# INSTRUCTIONS TO FOLLOW
Resume the forum thread about a newly bought lathe, writing on from its final line.

# PROVIDED PASSAGE
# Wooo, lathe gloat!



## cabomhn (Nov 24, 2012)

So I finally took the plunge and invested in a lathe for home. I got a 10" jet mini lathe with variable speed, new from klingspor with their 30% off black friday sale. It's a modest start but we all have to start somewhere. This will be fantastic so I can actually do some woodworking while I'm home for the summer. Now, I have to save up for a bench grinder, grinding jig, lathe tools, and a chuck set/drill chuck and I should have everything that I'll need to work through the summer. I've been watching this set on ebay like a hawk and I'm hoping I can get this set for $100, same one I use at school and I like the quality of the tools. 

For a grinder, what grinder would you guys recommend, or does it really matter at all? I plan on buying the wolverine grinding jig and the oneway jig for my bowl and spindle gouges.


----------



## cabomhn (Nov 24, 2012)

Oh yeah, I'm going to be building a bench in the spring and assembling it at home. Would it be an awful idea to make the legs and frame from pine and making the top from hard maple or should I just go straight maple for the entire thing. I'm only asking because if I could save some cash that would definitely be beneficial, thanks for any help guys!


----------



## Mike1950 (Nov 25, 2012)

cabomhn said:


> Oh yeah, I'm going to be building a bench in the spring and assembling it at home. Would it be an awful idea to make the legs and frame from pine and making the top from hard maple or should I just go straight maple for the entire thing. I'm only asking because if I could save some cash that would definitely be beneficial, thanks for any help guys!

# PROVIDED DATA
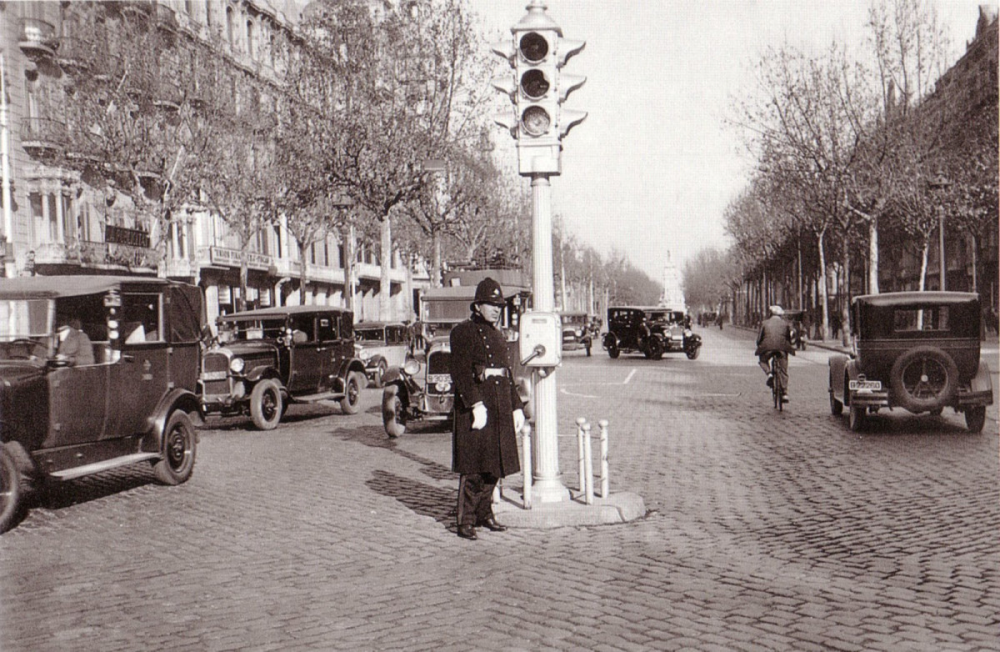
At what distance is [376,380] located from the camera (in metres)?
26.4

# RESULT FOR THIS TASK
Matt, You need to keep in mind it is a bench!!! There are no wrongs or rights. It is a choice thing. I used red oak on the bottom and Doug fir on top. Why? 2 reasons. 1rst- I wanted top to be softer then projects-when-not if - I drop my work on it I want bench to dent not project. 2nd reason. I had some perfect doug fir for top and some very cheap oak for bottom. Use the pine for bottom and the money you save will get a nice vise..............


----------



## West River WoodWorks (Nov 25, 2012)

Well Matt, I think you have gotten yourself a fine lathe. You should be able to turn up to 12" on the lathe, and that is no slouch!

As for a grinder I would recommend a 8" slow speed grinder, whatever brand you can get the best deal on anyway. These work very well with the wolverine and oneway jigs. The 8" wheel makes all the difference with those jigs.
Heres hopeing you can score those tools for $100! Good luck to you and happy turning.

Tom


----------



## woodtickgreg (Nov 25, 2012)

West River WoodWorks said:


> Well Matt, I think you have gotten yourself a fine lathe. You should be able to turn up to 12" on the lathe, and that is no slouch!
> 
> As for a grinder I would recommend a 8" slow speed grinder, whatever brand you can get the best deal on anyway. These work very well with the wolverine and oneway jigs. The 8" wheel makes all the difference with those jigs.
> Heres hopeing you can score those tools for $100! Good luck to you and happy turning.
> ...


+1


----------



## cabomhn (Nov 25, 2012)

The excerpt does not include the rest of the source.